RG: Retrospective ideas about the writing is difficult, because when I'm doing it, it's all very spontaneous, and it's only through the channel of interviews and journalism do you kind of have to distill what it's about.
And I think if I had to put a stamp on it, it's just a more in-depth search for bringing out peculiarities of the human condition—which is a concept that we re-iterate a lot, but with this album, I think we got a little bit deeper.
On writing a concept record
RG: [Our last album "The Sticks"] was more akin to a classic concept record.
This is not. It's just more, trying to write songs, good unto themselves, and then determining if there is a sentimental thru-line. which there is, but it's a little more murky, and falls under the category of humans and their odd behaviour.
The "Very Good Bad Thing" is a statement on the person and how the person is a paradox.
We have these amazing capabilities of mind body and spirit, and then we counter that with atrocity and it's a conundrum.
The world in its current portrait is a great representation of that, and I like writing about stuff like that; the dark and the light of the person.
On embracing a new recording process
JP: It was quite a different and interesting experience, because we were in Toronto, and out of our normal routine.
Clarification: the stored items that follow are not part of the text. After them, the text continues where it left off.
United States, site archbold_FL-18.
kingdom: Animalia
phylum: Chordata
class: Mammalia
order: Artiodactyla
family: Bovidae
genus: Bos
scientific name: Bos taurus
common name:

It's kind of inspiring to be around new things. We didn't really have anything else to do but be at the studio together, so I think it was the first record where we all just went, and we hung out all day.
So regardless of what was happening, whether it was drums or bass or vocals, everyone was there, witnessing everything happen. And it really brought us together more as a band, creatively.
On navigating a fan-driven business
JP: It's really personal now. The day-to-day conversations that I have with our fans is just that—day-to-day. I talk to them every day. We tweet at each other, and as funny as that sounds to me, 'cause I'm kinda old school in my own right,
I'll write messages to them, and reply to them. And a lot of them I feel like I know, and I'm sure they feel like they know me too.
I think that's really neat and really special. Some people might not feel that way, but I like having that relationship with them. It's very transparent.